Under pathological conditions, the Notch signal pathway is involved in the inflammatory process in arteriosclerosis, atherosclerosis and angiogenesis under ischemic conditions. The purpose of this study was to observe whether or not Buerger's disease is associated with Notch signal activation.


All the patients were diagnosed between 1980 and 2009 at Nagoya University Hospital. Twenty-two specimens from 12 patients with Buerger's disease (TAO) and 13 specimens from nine patients with arteriosclerosis obliterans (ASO) were analyzed by immunohistochemistry for Notch1, Jagged-1 (a Notch ligand) and Hes-1 (a Notch 1 target transcription factor).

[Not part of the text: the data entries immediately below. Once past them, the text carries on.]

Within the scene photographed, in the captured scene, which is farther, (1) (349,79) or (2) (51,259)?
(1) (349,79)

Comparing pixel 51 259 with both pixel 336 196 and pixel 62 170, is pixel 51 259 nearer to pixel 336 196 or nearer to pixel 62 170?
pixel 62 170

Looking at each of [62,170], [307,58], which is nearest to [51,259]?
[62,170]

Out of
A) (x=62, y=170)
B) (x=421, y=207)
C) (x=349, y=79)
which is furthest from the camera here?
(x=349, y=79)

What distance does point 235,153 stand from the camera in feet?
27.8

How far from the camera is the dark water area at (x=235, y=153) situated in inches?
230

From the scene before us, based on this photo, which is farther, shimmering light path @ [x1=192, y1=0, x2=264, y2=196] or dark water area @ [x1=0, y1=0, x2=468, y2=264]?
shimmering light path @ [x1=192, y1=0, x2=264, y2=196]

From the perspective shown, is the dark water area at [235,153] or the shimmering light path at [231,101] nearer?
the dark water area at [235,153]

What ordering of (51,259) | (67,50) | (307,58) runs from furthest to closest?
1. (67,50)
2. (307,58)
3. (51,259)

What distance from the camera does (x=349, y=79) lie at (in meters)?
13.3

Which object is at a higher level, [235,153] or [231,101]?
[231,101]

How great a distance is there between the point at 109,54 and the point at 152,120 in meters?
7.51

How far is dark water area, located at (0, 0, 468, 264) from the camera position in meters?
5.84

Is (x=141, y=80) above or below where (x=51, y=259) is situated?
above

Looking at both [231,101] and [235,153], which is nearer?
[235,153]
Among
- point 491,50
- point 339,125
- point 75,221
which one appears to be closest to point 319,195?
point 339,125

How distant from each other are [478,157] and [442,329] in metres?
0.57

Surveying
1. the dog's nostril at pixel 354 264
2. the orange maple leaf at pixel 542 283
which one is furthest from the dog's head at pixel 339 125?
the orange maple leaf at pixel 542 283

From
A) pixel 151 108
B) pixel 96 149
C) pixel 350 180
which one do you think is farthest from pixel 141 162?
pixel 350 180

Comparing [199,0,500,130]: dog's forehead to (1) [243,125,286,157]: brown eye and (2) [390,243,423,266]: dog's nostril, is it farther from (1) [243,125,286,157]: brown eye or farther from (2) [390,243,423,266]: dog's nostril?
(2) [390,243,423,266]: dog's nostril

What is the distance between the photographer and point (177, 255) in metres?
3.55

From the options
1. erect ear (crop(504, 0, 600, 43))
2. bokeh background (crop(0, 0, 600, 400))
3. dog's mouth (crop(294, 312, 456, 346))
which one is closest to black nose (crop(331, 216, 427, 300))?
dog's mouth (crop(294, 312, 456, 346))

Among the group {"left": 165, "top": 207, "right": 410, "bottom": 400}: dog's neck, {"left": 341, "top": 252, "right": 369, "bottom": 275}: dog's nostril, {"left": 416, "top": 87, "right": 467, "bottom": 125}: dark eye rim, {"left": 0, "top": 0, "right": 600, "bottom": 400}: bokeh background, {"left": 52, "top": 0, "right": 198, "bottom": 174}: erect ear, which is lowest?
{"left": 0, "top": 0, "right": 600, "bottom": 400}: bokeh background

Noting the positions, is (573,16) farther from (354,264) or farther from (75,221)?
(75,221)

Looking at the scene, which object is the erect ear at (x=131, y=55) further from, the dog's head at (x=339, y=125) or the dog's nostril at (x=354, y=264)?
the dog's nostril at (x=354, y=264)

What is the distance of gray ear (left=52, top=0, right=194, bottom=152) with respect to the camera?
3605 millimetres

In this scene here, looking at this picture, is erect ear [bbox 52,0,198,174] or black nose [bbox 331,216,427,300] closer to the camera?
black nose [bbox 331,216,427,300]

Notch1 and Jagged-1 were highly expressed in the endothelium in the new vasa vasorum and in the smooth muscle cells in the media of specimens from both groups. These Notch-related proteins were also remarkably expressed in inflammatory cells in the intima of specimens from TAO patients. Fewer inflammatory cells expressed Notch-related proteins in atheromatous plaques (Notch1 (%): 8.4 ± 0.76 versus 1.3 ± 0.43, P < 0.001; Jagged-1(%): 9.3 ± 1.1 versus 5.2 ± 1.1, P = 0.03). Indeed, Hes-1, which is a transcription factor downstream of Notch1, was remarkably expressed in the endothelium of new capillary vessels and inflammatory cells in TAO patients. Notch1-positive mononuclear cells were also seen in the thrombus in samples from the TAO group.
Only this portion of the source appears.